#Nurture1314: That was the year that was…

2013: that was the year that was about…

1. TeachMeet Liverpool. I organised the first Liverpool TeachMeet in April. It was a fantastic day and showcased some excellent teachers and educational professionals. It was a labour of love. It was a Saturday. I’m not sure my SLT quite ‘got’ what a TeachMeet was when I first mooted the idea, but hey, I think they are now convinced. I am currently planning the next one, so watch this space!

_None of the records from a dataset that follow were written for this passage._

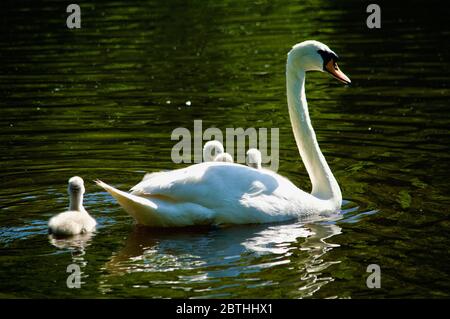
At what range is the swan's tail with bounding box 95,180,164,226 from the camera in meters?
9.11

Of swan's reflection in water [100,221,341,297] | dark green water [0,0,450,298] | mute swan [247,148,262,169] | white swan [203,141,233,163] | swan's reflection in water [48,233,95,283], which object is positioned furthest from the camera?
white swan [203,141,233,163]

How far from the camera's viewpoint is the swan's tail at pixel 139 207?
29.9 feet

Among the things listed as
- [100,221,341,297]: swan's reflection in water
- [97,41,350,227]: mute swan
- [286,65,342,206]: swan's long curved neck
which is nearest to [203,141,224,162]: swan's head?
[286,65,342,206]: swan's long curved neck

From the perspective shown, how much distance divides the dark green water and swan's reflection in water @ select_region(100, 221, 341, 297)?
0.08ft

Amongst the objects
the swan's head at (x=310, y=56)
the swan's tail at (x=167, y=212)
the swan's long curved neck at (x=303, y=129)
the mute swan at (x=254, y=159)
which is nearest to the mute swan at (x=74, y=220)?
the swan's tail at (x=167, y=212)

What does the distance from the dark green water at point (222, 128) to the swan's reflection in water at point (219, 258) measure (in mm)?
25

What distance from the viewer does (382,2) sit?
2605cm

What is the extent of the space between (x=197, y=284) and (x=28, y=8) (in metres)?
21.1

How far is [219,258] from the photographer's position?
859 centimetres

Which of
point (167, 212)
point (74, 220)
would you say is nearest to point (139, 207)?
→ point (167, 212)

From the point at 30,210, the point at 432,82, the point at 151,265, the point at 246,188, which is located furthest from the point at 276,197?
the point at 432,82

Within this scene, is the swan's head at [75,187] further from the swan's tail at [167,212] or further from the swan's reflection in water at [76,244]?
the swan's reflection in water at [76,244]

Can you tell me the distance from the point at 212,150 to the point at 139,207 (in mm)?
2541

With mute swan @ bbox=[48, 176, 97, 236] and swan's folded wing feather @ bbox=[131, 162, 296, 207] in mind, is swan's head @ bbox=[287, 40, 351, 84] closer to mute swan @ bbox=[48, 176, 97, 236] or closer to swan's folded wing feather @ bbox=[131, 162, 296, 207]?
swan's folded wing feather @ bbox=[131, 162, 296, 207]
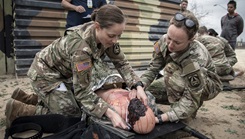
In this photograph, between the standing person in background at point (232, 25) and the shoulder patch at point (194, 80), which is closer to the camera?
the shoulder patch at point (194, 80)

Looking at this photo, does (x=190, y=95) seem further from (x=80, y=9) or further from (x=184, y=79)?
(x=80, y=9)

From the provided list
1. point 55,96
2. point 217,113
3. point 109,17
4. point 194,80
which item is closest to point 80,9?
point 55,96

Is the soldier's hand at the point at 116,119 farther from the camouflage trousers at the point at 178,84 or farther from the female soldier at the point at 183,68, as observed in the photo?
the camouflage trousers at the point at 178,84

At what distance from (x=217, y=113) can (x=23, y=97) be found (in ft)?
9.52

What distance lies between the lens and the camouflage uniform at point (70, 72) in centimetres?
225

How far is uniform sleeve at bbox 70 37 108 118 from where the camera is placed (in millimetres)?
2217

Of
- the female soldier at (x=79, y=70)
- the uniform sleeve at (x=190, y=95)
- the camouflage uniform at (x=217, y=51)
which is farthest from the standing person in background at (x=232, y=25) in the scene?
the female soldier at (x=79, y=70)

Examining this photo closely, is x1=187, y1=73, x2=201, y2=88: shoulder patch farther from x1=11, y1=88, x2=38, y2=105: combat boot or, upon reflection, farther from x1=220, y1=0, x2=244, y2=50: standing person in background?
x1=220, y1=0, x2=244, y2=50: standing person in background

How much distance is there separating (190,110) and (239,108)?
1.95 m

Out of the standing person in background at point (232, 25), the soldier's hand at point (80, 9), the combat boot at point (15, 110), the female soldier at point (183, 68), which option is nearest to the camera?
the female soldier at point (183, 68)

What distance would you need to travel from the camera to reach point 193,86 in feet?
8.29

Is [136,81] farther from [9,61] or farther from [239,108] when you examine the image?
[9,61]

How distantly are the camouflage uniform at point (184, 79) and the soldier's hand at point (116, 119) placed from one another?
53 cm

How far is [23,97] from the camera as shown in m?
3.13
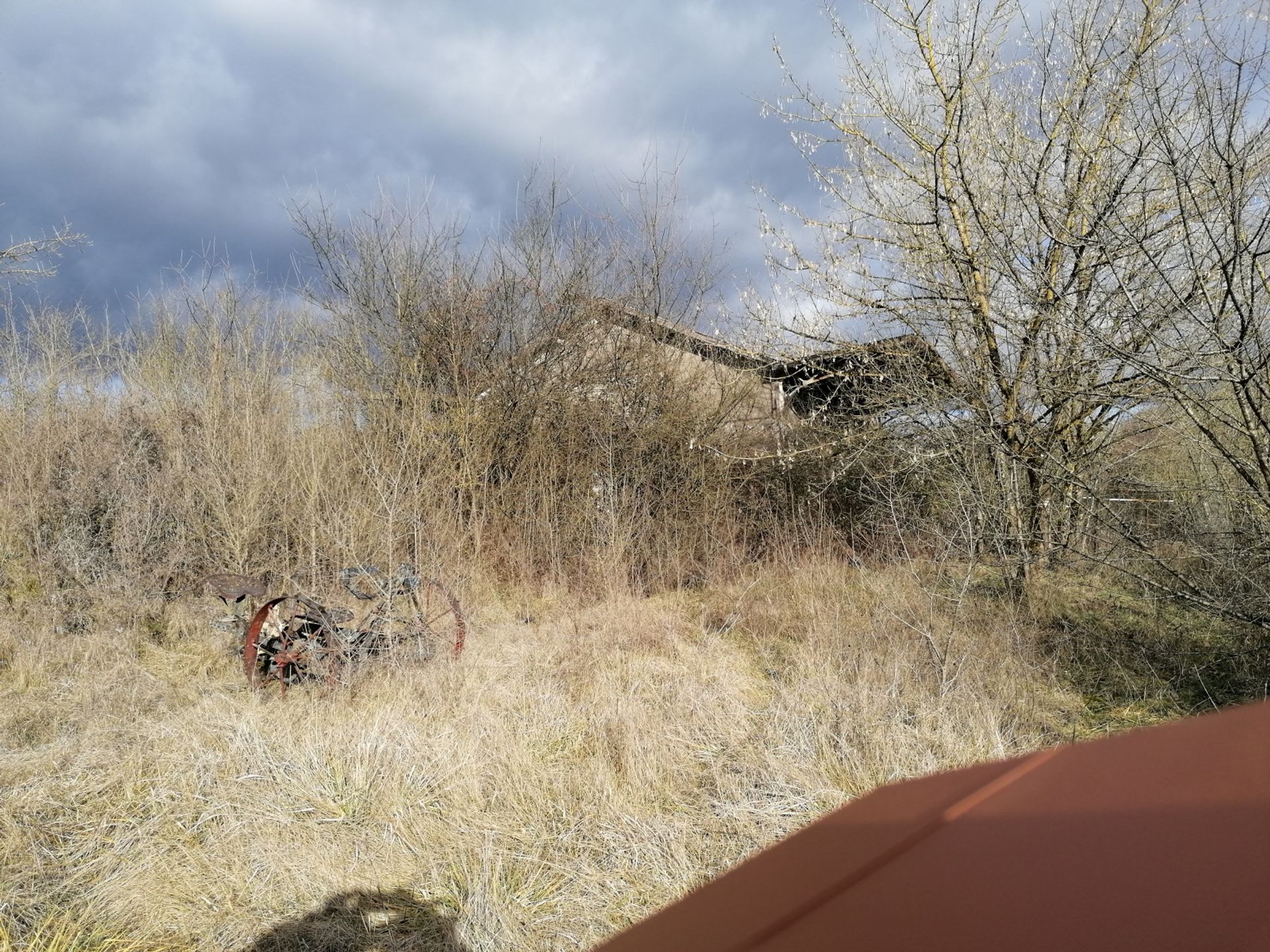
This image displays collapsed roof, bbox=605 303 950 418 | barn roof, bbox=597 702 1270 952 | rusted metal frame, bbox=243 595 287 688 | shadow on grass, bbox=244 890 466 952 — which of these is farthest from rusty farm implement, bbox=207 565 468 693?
barn roof, bbox=597 702 1270 952

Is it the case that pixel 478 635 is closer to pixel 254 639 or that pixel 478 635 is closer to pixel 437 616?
pixel 437 616

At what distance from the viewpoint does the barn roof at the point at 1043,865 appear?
479mm

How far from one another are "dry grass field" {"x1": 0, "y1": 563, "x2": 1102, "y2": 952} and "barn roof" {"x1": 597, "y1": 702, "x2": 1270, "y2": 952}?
2.34 metres

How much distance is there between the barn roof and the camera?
48 centimetres

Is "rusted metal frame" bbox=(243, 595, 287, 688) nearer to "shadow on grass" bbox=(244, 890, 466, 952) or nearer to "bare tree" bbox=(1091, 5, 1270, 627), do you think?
"shadow on grass" bbox=(244, 890, 466, 952)

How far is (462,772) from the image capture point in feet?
12.1

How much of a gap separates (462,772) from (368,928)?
39.7 inches

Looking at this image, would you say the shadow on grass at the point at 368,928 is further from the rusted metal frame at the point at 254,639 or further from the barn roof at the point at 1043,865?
the rusted metal frame at the point at 254,639

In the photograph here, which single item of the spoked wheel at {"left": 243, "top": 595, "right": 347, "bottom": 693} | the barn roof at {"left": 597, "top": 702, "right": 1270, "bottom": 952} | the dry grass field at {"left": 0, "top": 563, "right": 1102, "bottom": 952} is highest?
the barn roof at {"left": 597, "top": 702, "right": 1270, "bottom": 952}

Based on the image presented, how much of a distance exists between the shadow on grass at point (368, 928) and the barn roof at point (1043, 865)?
2.46m

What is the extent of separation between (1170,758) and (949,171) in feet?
25.0

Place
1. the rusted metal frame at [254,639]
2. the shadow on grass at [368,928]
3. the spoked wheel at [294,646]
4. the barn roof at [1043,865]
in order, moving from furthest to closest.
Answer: the rusted metal frame at [254,639] → the spoked wheel at [294,646] → the shadow on grass at [368,928] → the barn roof at [1043,865]

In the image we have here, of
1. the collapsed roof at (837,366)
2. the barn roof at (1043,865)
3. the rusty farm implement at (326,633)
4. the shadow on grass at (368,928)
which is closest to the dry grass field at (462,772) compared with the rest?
the shadow on grass at (368,928)

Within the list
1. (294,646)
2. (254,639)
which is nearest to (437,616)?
(294,646)
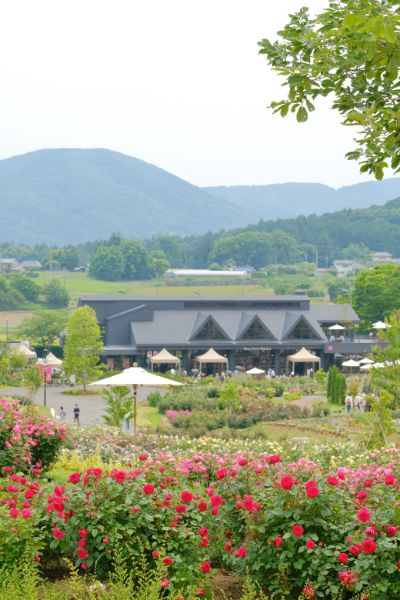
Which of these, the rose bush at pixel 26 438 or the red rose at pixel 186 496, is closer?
the red rose at pixel 186 496

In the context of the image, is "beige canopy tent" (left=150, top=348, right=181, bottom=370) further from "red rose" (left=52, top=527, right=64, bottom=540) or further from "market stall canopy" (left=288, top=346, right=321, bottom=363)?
"red rose" (left=52, top=527, right=64, bottom=540)

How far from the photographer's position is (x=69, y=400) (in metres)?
46.5

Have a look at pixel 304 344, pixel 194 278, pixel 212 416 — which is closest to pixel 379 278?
pixel 304 344

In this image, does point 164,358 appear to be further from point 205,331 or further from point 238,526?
point 238,526

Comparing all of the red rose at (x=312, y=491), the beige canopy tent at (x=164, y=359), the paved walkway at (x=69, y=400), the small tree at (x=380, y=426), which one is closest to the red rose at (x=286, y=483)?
the red rose at (x=312, y=491)

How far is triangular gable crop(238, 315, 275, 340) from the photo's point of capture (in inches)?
2453

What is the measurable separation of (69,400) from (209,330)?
17338mm

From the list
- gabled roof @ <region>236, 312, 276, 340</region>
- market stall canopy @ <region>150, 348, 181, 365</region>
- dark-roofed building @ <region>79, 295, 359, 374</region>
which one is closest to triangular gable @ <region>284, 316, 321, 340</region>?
dark-roofed building @ <region>79, 295, 359, 374</region>

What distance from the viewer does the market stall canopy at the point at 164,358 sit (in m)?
58.2

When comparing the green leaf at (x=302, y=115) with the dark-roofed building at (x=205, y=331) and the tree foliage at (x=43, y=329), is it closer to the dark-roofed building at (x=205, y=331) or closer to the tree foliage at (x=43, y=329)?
the dark-roofed building at (x=205, y=331)

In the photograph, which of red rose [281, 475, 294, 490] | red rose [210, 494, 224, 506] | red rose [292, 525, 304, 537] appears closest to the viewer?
red rose [292, 525, 304, 537]

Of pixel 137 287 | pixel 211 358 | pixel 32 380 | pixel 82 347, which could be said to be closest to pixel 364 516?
pixel 32 380

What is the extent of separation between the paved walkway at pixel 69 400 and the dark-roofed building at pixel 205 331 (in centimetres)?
901

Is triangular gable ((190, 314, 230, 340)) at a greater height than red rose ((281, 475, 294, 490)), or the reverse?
red rose ((281, 475, 294, 490))
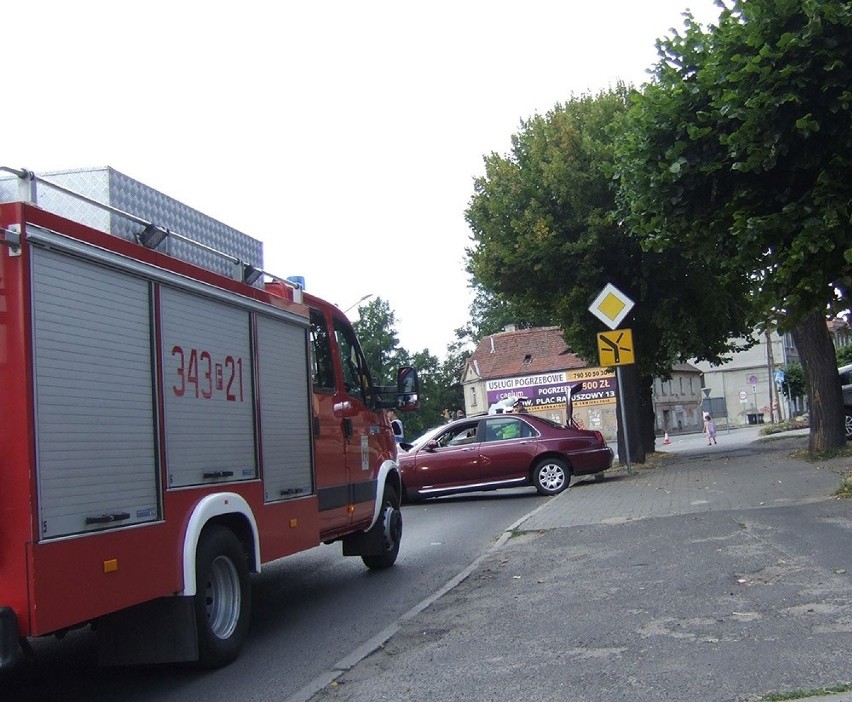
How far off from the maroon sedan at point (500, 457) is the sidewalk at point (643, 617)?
613 centimetres

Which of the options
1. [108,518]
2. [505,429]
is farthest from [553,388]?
[108,518]

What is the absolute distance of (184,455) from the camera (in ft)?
19.3

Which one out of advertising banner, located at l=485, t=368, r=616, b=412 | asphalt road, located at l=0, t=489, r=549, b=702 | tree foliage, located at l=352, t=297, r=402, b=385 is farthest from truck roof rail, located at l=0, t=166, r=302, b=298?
advertising banner, located at l=485, t=368, r=616, b=412

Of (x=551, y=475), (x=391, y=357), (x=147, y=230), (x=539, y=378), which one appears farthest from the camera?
(x=539, y=378)

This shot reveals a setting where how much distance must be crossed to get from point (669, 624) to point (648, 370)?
1994 centimetres

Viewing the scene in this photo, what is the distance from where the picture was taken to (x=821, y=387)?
17906 mm

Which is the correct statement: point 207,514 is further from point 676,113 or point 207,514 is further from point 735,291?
point 735,291

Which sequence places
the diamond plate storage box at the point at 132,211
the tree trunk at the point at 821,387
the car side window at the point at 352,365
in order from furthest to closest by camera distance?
1. the tree trunk at the point at 821,387
2. the car side window at the point at 352,365
3. the diamond plate storage box at the point at 132,211

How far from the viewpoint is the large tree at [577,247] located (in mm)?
21391

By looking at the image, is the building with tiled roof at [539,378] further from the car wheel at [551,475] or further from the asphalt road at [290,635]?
the asphalt road at [290,635]

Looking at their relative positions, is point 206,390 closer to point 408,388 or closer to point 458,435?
point 408,388

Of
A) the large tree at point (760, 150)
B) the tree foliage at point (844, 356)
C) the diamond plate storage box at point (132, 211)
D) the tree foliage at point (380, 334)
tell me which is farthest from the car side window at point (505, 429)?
the tree foliage at point (844, 356)

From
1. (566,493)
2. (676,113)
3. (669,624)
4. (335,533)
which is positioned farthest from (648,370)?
(669,624)

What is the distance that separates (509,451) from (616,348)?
8.66 ft
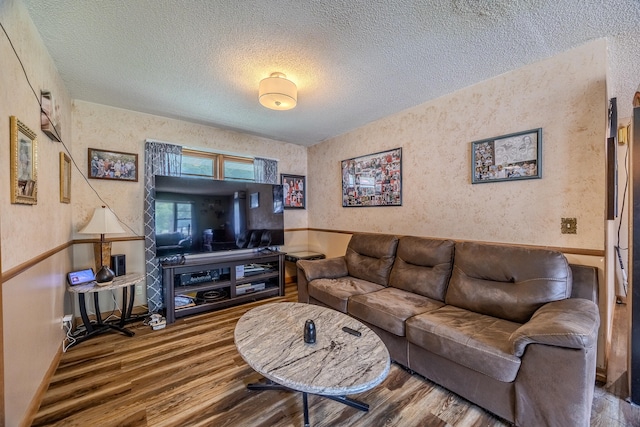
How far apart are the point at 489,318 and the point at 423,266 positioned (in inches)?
28.2

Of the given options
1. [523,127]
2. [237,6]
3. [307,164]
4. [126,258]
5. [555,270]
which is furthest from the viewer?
[307,164]

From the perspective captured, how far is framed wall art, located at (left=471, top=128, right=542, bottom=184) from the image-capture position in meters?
2.11

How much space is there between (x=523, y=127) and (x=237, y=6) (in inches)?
91.0

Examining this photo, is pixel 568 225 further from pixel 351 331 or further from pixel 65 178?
pixel 65 178

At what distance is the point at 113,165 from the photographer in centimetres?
298

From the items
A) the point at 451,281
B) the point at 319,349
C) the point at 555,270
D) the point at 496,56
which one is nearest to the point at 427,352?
the point at 451,281

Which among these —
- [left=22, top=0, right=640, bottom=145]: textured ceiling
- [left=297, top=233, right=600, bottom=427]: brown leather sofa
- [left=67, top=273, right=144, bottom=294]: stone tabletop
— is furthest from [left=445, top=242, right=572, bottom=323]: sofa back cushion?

2. #TLAB13 One of my professional highlights was my attendance at the Teaching Learning and Assessment Conference at Berkhamsted School. What a day! It started very early on the first London train from Liverpool but it was worth it. Not only did I get to hear some fantastic speakers, but I came away energised and enthused. For a profession that gets almost constant flak, us teachers are a pretty incredible bunch. One of my posts about the day is here: http://wp.me/pYpwi-4Z

3. Visiting Joseph S. Clark Prep in New Orleans. I was lucky enough to visit a high school when I went to New Orleans. It was a fascinating insight into how teachers are working in a very complex educational system. (There is a blog post; I need to finish it!)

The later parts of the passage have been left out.